I don’t think that should be a controversial statement in a nation many claim is founded on Christian principles. We are all responsible for each other. The people we revere in this nation, Lincoln, King, Dorothy Day, William Lloyd Garrison, even John Brown all believed that and put that into practice.
I don’t take any responsibility at all.
-Donald Trump
The president of the United States does not share this belief. The president of the United States believes that we are all responsible for maintaining his approval rating and ensuring the re-election he so desperately needs to avoid criminal prosecution, but he doesn’t believe there is any reciprocal responsibility from him or his office — two entities that seem to have merged into one in his addled brain.
“I don’t take any responsibility at all,” said the man who fired the people in charge of protecting usfrom pandemics, turned down the World Health Organization’s offer of testing kits, and has consistently lied about the scope of the threat and the measures his administration has taken to keep us safe.
The president, through his words, actions and ineptitude has made it clear, we’re on our own. He can’t even be bothered to set a good example by not shaking hands.
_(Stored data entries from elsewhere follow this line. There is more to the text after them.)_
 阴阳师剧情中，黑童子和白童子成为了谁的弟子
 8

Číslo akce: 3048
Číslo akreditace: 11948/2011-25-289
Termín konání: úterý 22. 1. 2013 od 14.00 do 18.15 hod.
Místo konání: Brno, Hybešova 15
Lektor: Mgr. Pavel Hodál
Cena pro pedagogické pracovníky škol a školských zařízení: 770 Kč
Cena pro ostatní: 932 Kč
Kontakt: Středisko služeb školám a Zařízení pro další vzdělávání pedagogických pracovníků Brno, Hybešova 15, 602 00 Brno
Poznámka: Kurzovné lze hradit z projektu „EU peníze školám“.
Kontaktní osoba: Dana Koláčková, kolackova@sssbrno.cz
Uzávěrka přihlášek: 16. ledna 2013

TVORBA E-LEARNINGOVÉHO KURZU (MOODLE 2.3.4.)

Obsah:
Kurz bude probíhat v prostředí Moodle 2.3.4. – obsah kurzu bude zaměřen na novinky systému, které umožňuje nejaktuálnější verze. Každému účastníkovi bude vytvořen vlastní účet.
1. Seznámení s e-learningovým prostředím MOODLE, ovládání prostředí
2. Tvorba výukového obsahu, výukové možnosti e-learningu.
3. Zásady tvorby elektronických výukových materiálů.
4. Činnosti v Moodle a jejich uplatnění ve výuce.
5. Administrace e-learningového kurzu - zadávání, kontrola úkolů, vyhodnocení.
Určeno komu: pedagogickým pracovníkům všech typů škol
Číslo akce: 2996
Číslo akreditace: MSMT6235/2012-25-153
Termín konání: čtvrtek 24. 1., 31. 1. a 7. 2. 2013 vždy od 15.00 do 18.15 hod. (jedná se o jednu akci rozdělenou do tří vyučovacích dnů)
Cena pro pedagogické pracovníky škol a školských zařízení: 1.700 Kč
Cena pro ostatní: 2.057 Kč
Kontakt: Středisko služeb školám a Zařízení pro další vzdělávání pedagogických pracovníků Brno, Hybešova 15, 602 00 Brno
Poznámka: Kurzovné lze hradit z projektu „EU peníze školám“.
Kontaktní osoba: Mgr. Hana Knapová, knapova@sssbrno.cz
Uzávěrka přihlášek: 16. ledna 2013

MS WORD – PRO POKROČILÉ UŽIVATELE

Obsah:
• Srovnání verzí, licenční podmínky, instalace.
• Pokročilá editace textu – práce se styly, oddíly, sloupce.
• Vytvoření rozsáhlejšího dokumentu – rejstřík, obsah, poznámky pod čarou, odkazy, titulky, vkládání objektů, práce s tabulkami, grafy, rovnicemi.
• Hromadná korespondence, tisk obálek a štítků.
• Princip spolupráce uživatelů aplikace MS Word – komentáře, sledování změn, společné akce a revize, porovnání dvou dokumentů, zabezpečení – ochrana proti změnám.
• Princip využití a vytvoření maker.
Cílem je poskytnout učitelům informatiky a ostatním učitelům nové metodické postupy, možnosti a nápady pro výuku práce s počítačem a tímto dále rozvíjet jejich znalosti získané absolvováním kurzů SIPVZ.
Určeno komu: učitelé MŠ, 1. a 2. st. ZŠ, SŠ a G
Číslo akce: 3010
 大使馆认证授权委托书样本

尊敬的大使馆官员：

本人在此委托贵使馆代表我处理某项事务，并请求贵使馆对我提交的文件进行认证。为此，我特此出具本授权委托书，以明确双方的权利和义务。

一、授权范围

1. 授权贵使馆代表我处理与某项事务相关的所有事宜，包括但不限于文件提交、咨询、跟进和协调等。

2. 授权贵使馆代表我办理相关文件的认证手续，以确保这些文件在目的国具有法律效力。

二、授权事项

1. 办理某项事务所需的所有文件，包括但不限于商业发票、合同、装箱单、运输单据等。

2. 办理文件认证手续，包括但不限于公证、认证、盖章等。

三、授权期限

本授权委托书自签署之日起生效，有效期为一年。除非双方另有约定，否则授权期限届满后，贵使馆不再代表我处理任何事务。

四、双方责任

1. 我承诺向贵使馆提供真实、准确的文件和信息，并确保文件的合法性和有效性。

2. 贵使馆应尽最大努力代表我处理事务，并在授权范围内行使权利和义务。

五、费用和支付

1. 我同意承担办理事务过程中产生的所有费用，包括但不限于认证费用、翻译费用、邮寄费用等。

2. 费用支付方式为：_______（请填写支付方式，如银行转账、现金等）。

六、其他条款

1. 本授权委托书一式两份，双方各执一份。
We are all responsible for each other.
That means we need to heed the experts, not “commin’ sense,” as a dear friend so beautifully put it. We need to understand that bans of large gatherings aren’t needed because it’s bad, they are needed because we’re trying to stop it before it becomes bad. We need to understand that no matter how badly we want to go to Mass, one sick priest giving communion to 500 people can change the trajectory of the virus.
Even if we feel healthy, we need to understand that we can spread it to people in high risk groups, including the elderly, the immunosuppresed and those with diabetes. We need to realize the single largest group of people who have the disease in South Korea are 20-29 year-olds. The reason they have so many more young people is they are testing everyone. We’re not even testing everyone who has symptoms. We can’t even separate people who have the disease from those who don’t in airports.
I started this blog with The Plague in mind. I thought of Camus’ novel as as metaphor for the trump administration, as it’s a metaphor for so much else. Now we’re living it. It’s a great book and you should read it. It’s a great guide for what we’re going through now. But there’s one thing that jumps out at me now. The dead in the book have no names. The are, for the most part, anonymous plot devices. The Plague is the story of the survivors. If we don’t take responsibility for each other right now, we will look back at each other, feel bonded and remember the times we all pulled together. But we’ll give scant mention to those who didn’t survive. Not on any kind of scale beyond remembering our own individual dead. Those who lost people will be alone, responsible for their own grief.
We are all responsible for each other. It’s not a hard concept.